Gemein sind ihnen allein die Begriffe „Vater-Sohn-Heiliger Geist“…
Geht es um die Eigenschaften dieser Wesenheiten, sagt jeder etwas Gegenteiliges, spricht verworrenes und bezichtet den jeweils anderen des Irrglaubens.
Vor einem Jahr referierte ich in der Romanshorner Mevlana Moschee zum Thema „Was ist das Christentum - Was bedeutet die Protestantisierung des Islam?“ und erkannte wieder einmal wie schwer es ist die christlichen Glaubenssätze zu verstehen und zu erklären. Zu verwickelt, zu verwirrend, zu widersprüchlich und voll mit Ausweglosigkeiten…
Wer ist der Vater? Woher kommt der Sohn, was hat es mit dem Heiligen Geist auf sich?!
Laut der Erklärung(!) des Kirchenvaters Athanasius sei: „Der Vater nicht begreifbar, der Sohn nicht begreifbar, der Heilige Geist nicht begreifbar“?!
Und warum ist Jesus nicht menschlich?
Warum lächelt er nie oder macht, beispielsweise, nie einen lustigen Scherz, ein Bonmot?
Wenn er doch ein Gott ist, warum dann diese Unfähigkeit?
Ist denn die Suche nach dem „Menschen Jesu“, als Gegenzug zum „Gott Jesus“, etwa bei Nikos Kazantzakis in seinem Werk „Die letzte Versuchung Christi“ oder in Bestsellern wie „Sakrileg“ vollkommen unangebracht?

AUSZUG AUS DEM MATERIAL:
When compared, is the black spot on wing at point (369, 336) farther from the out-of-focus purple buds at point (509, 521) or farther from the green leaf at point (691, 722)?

AUFGABEN:
- 1) Welche Eigenschaften schreibt der Text über das Christentum den christlichen Glaubenssätzen zu? Zähl sie alle auf.
- 2) Beantworte diese Fragen zum Text über das Christentum:
(a) Wo fand der Vortrag statt, von dem der Text berichtet?
(b) Welcher Kirchenvater wird zitiert?
(c) In welchem Werk sucht Nikos Kazantzakis laut dem Text nach dem „Menschen Jesu“?
- 3) Schreib den Text über das Christentum nach seinem letzten Satz weiter.

LÖSUNGEN:
- 1) zu verwickelt, zu verwirrend, zu widersprüchlich, voll mit Ausweglosigkeiten

- 2)
(a) In der Romanshorner Mevlana Moschee
(b) Athanasius
(c) In „Die letzte Versuchung Christi“

- 3)
Die Paradoxa der christlichen Glaubenssätze aufzulisten ist natürlich recht einfach…
Doch was wäre wenn ich selbst Christ wäre, ausgeschlossen von der Ehre Anteil am Islam zu haben; würde ich wohlmöglich im Selbstmord enden, Atheist werden, mich zum Buddhismus bekennen, ein Agnostiker, ein Anarchist, ein Hedonist sein?
Jedes mal wenn ich eine solche Empathie herstelle, sehe ich mich auf der Flucht vor der Gesellschaft in der ich lebe.
Ja, alle Möglichkeiten die außerhalb des Islam stehen sind lediglich „Fugen“. Und all dies erlebt der Westen und flieht…
Flieht von einer Dreifaltigkeit in die nächste hinein…
Reformation, Renaissance und Aufklärung; Gleichheit (égalité), Freiheit (légalité), Brüderlichkeit (fraternité) waren jeweils eine „Fuge“. Die Flucht von einer Dreifaltigkeit in die nächste…
Die postmoderne Dreifaltigkeit ist ebenfalls eine Fuge: Bio-Derma-Logie.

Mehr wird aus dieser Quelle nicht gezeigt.